[[ SUPPLIED RECORDS, beginning ]]

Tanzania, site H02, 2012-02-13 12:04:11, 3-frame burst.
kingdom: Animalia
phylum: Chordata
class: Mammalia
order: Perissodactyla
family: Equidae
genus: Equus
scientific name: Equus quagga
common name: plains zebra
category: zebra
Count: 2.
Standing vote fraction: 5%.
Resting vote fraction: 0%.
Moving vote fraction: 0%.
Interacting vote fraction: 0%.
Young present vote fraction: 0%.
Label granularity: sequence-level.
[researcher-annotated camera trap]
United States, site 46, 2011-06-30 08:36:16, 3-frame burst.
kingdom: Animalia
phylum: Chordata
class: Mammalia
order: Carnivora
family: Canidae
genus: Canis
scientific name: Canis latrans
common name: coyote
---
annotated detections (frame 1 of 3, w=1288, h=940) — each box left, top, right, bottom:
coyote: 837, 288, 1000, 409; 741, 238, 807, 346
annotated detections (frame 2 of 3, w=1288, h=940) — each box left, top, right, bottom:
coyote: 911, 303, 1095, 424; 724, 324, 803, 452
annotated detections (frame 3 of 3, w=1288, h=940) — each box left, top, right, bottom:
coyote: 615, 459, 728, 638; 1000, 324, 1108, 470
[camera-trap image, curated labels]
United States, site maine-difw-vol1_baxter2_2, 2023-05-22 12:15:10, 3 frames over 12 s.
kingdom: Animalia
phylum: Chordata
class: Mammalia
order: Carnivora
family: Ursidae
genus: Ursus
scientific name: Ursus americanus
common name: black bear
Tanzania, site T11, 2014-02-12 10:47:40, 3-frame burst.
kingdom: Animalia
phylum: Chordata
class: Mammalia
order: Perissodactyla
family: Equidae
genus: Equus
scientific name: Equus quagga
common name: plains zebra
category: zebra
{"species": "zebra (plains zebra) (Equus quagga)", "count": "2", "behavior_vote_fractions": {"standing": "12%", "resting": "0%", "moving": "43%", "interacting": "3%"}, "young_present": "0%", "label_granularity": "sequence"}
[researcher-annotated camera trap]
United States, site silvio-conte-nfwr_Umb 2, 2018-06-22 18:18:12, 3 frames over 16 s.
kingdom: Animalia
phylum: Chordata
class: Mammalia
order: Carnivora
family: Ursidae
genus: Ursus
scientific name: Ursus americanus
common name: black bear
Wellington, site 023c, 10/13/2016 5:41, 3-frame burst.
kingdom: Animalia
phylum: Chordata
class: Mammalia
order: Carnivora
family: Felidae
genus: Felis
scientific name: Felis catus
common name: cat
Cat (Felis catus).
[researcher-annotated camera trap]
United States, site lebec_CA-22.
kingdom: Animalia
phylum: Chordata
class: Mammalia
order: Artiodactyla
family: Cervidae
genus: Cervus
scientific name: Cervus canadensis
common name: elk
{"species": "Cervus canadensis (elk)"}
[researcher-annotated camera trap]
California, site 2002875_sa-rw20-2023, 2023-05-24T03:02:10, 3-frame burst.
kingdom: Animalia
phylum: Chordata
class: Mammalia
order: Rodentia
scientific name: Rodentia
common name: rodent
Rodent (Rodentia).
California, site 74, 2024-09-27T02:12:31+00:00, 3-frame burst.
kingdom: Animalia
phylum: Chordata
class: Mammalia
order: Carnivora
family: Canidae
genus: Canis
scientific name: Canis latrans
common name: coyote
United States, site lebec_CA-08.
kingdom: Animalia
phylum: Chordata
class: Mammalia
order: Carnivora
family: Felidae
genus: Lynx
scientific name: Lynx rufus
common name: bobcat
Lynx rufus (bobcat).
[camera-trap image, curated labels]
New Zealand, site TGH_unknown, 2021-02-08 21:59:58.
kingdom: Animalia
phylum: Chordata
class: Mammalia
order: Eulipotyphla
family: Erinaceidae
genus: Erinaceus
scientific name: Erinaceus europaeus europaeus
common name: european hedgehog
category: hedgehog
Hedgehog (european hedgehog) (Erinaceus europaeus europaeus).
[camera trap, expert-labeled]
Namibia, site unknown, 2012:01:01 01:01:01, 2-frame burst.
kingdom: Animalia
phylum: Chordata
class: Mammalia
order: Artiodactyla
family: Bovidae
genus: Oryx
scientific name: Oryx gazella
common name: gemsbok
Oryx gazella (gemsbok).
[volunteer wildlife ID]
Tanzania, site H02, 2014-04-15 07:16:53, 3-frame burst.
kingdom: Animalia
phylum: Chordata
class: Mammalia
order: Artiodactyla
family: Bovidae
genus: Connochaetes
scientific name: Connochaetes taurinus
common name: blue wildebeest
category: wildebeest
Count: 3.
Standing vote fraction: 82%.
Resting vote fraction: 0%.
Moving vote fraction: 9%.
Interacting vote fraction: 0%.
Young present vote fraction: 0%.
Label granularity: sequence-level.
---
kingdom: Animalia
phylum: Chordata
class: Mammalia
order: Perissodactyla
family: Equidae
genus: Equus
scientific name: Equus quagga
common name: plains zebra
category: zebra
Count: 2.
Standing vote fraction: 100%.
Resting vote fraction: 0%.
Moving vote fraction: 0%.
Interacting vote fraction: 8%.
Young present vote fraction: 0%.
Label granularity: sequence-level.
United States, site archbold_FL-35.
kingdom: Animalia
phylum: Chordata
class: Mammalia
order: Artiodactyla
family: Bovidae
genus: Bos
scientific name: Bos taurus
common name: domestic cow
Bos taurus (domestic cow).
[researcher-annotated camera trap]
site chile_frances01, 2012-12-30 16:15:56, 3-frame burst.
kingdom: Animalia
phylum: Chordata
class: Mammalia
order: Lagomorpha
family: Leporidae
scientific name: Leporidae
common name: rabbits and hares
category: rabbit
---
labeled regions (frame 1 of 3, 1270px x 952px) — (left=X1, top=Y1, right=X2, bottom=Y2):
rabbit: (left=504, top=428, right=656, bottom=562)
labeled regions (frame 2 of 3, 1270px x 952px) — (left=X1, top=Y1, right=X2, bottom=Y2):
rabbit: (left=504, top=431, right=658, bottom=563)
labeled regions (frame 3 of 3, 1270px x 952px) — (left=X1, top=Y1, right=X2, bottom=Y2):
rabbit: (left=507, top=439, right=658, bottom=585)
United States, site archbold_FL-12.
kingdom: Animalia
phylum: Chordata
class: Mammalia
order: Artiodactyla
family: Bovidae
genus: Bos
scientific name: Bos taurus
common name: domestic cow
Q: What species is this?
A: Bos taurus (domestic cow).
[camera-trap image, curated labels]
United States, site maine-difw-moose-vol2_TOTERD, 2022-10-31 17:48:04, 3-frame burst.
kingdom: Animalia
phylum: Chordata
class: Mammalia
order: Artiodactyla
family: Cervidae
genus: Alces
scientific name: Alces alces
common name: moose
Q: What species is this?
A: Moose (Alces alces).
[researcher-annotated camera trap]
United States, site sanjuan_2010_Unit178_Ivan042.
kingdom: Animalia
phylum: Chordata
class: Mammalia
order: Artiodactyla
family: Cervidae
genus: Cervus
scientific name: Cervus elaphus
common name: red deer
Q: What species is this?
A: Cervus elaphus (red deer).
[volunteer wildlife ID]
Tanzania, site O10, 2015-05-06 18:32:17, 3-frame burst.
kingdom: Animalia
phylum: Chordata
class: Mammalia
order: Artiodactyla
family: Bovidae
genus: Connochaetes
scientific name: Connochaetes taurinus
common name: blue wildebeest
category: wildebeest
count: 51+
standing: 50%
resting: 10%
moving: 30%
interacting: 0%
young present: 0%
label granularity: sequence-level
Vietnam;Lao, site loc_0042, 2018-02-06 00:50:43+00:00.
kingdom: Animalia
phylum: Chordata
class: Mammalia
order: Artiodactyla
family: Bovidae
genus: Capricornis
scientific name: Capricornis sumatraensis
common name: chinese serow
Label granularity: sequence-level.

[[ SUPPLIED RECORDS, end ]]

→ **WORK INSTRUCTIONS**
Return every record above. Copy each one exactly.

→ **EXPECTED ANSWER**
Tanzania, site H02, 2012-02-13 12:04:11, 3-frame burst.
kingdom: Animalia
phylum: Chordata
class: Mammalia
order: Perissodactyla
family: Equidae
genus: Equus
scientific name: Equus quagga
common name: plains zebra
category: zebra
Count: 2.
Standing vote fraction: 5%.
Resting vote fraction: 0%.
Moving vote fraction: 0%.
Interacting vote fraction: 0%.
Young present vote fraction: 0%.
Label granularity: sequence-level.
[researcher-annotated camera trap]
United States, site 46, 2011-06-30 08:36:16, 3-frame burst.
kingdom: Animalia
phylum: Chordata
class: Mammalia
order: Carnivora
family: Canidae
genus: Canis
scientific name: Canis latrans
common name: coyote
---
annotated detections (frame 1 of 3, w=1288, h=940) — each box left, top, right, bottom:
coyote: 837, 288, 1000, 409; 741, 238, 807, 346
annotated detections (frame 2 of 3, w=1288, h=940) — each box left, top, right, bottom:
coyote: 911, 303, 1095, 424; 724, 324, 803, 452
annotated detections (frame 3 of 3, w=1288, h=940) — each box left, top, right, bottom:
coyote: 615, 459, 728, 638; 1000, 324, 1108, 470
[camera-trap image, curated labels]
United States, site maine-difw-vol1_baxter2_2, 2023-05-22 12:15:10, 3 frames over 12 s.
kingdom: Animalia
phylum: Chordata
class: Mammalia
order: Carnivora
family: Ursidae
genus: Ursus
scientific name: Ursus americanus
common name: black bear
Tanzania, site T11, 2014-02-12 10:47:40, 3-frame burst.
kingdom: Animalia
phylum: Chordata
class: Mammalia
order: Perissodactyla
family: Equidae
genus: Equus
scientific name: Equus quagga
common name: plains zebra
category: zebra
{"species": "zebra (plains zebra) (Equus quagga)", "count": "2", "behavior_vote_fractions": {"standing": "12%", "resting": "0%", "moving": "43%", "interacting": "3%"}, "young_present": "0%", "label_granularity": "sequence"}
[researcher-annotated camera trap]
United States, site silvio-conte-nfwr_Umb 2, 2018-06-22 18:18:12, 3 frames over 16 s.
kingdom: Animalia
phylum: Chordata
class: Mammalia
order: Carnivora
family: Ursidae
genus: Ursus
scientific name: Ursus americanus
common name: black bear
Wellington, site 023c, 10/13/2016 5:41, 3-frame burst.
kingdom: Animalia
phylum: Chordata
class: Mammalia
order: Carnivora
family: Felidae
genus: Felis
scientific name: Felis catus
common name: cat
Cat (Felis catus).
[researcher-annotated camera trap]
United States, site lebec_CA-22.
kingdom: Animalia
phylum: Chordata
class: Mammalia
order: Artiodactyla
family: Cervidae
genus: Cervus
scientific name: Cervus canadensis
common name: elk
{"species": "Cervus canadensis (elk)"}
[researcher-annotated camera trap]
California, site 2002875_sa-rw20-2023, 2023-05-24T03:02:10, 3-frame burst.
kingdom: Animalia
phylum: Chordata
class: Mammalia
order: Rodentia
scientific name: Rodentia
common name: rodent
Rodent (Rodentia).
California, site 74, 2024-09-27T02:12:31+00:00, 3-frame burst.
kingdom: Animalia
phylum: Chordata
class: Mammalia
order: Carnivora
family: Canidae
genus: Canis
scientific name: Canis latrans
common name: coyote
United States, site lebec_CA-08.
kingdom: Animalia
phylum: Chordata
class: Mammalia
order: Carnivora
family: Felidae
genus: Lynx
scientific name: Lynx rufus
common name: bobcat
Lynx rufus (bobcat).
[camera-trap image, curated labels]
New Zealand, site TGH_unknown, 2021-02-08 21:59:58.
kingdom: Animalia
phylum: Chordata
class: Mammalia
order: Eulipotyphla
family: Erinaceidae
genus: Erinaceus
scientific name: Erinaceus europaeus europaeus
common name: european hedgehog
category: hedgehog
Hedgehog (european hedgehog) (Erinaceus europaeus europaeus).
[camera trap, expert-labeled]
Namibia, site unknown, 2012:01:01 01:01:01, 2-frame burst.
kingdom: Animalia
phylum: Chordata
class: Mammalia
order: Artiodactyla
family: Bovidae
genus: Oryx
scientific name: Oryx gazella
common name: gemsbok
Oryx gazella (gemsbok).
[volunteer wildlife ID]
Tanzania, site H02, 2014-04-15 07:16:53, 3-frame burst.
kingdom: Animalia
phylum: Chordata
class: Mammalia
order: Artiodactyla
family: Bovidae
genus: Connochaetes
scientific name: Connochaetes taurinus
common name: blue wildebeest
category: wildebeest
Count: 3.
Standing vote fraction: 82%.
Resting vote fraction: 0%.
Moving vote fraction: 9%.
Interacting vote fraction: 0%.
Young present vote fraction: 0%.
Label granularity: sequence-level.
---
kingdom: Animalia
phylum: Chordata
class: Mammalia
order: Perissodactyla
family: Equidae
genus: Equus
scientific name: Equus quagga
common name: plains zebra
category: zebra
Count: 2.
Standing vote fraction: 100%.
Resting vote fraction: 0%.
Moving vote fraction: 0%.
Interacting vote fraction: 8%.
Young present vote fraction: 0%.
Label granularity: sequence-level.
United States, site archbold_FL-35.
kingdom: Animalia
phylum: Chordata
class: Mammalia
order: Artiodactyla
family: Bovidae
genus: Bos
scientific name: Bos taurus
common name: domestic cow
Bos taurus (domestic cow).
[researcher-annotated camera trap]
site chile_frances01, 2012-12-30 16:15:56, 3-frame burst.
kingdom: Animalia
phylum: Chordata
class: Mammalia
order: Lagomorpha
family: Leporidae
scientific name: Leporidae
common name: rabbits and hares
category: rabbit
---
labeled regions (frame 1 of 3, 1270px x 952px) — (left=X1, top=Y1, right=X2, bottom=Y2):
rabbit: (left=504, top=428, right=656, bottom=562)
labeled regions (frame 2 of 3, 1270px x 952px) — (left=X1, top=Y1, right=X2, bottom=Y2):
rabbit: (left=504, top=431, right=658, bottom=563)
labeled regions (frame 3 of 3, 1270px x 952px) — (left=X1, top=Y1, right=X2, bottom=Y2):
rabbit: (left=507, top=439, right=658, bottom=585)
United States, site archbold_FL-12.
kingdom: Animalia
phylum: Chordata
class: Mammalia
order: Artiodactyla
family: Bovidae
genus: Bos
scientific name: Bos taurus
common name: domestic cow
Q: What species is this?
A: Bos taurus (domestic cow).
[camera-trap image, curated labels]
United States, site maine-difw-moose-vol2_TOTERD, 2022-10-31 17:48:04, 3-frame burst.
kingdom: Animalia
phylum: Chordata
class: Mammalia
order: Artiodactyla
family: Cervidae
genus: Alces
scientific name: Alces alces
common name: moose
Q: What species is this?
A: Moose (Alces alces).
[researcher-annotated camera trap]
United States, site sanjuan_2010_Unit178_Ivan042.
kingdom: Animalia
phylum: Chordata
class: Mammalia
order: Artiodactyla
family: Cervidae
genus: Cervus
scientific name: Cervus elaphus
common name: red deer
Q: What species is this?
A: Cervus elaphus (red deer).
[volunteer wildlife ID]
Tanzania, site O10, 2015-05-06 18:32:17, 3-frame burst.
kingdom: Animalia
phylum: Chordata
class: Mammalia
order: Artiodactyla
family: Bovidae
genus: Connochaetes
scientific name: Connochaetes taurinus
common name: blue wildebeest
category: wildebeest
count: 51+
standing: 50%
resting: 10%
moving: 30%
interacting: 0%
young present: 0%
label granularity: sequence-level
Vietnam;Lao, site loc_0042, 2018-02-06 00:50:43+00:00.
kingdom: Animalia
phylum: Chordata
class: Mammalia
order: Artiodactyla
family: Bovidae
genus: Capricornis
scientific name: Capricornis sumatraensis
common name: chinese serow
Label granularity: sequence-level.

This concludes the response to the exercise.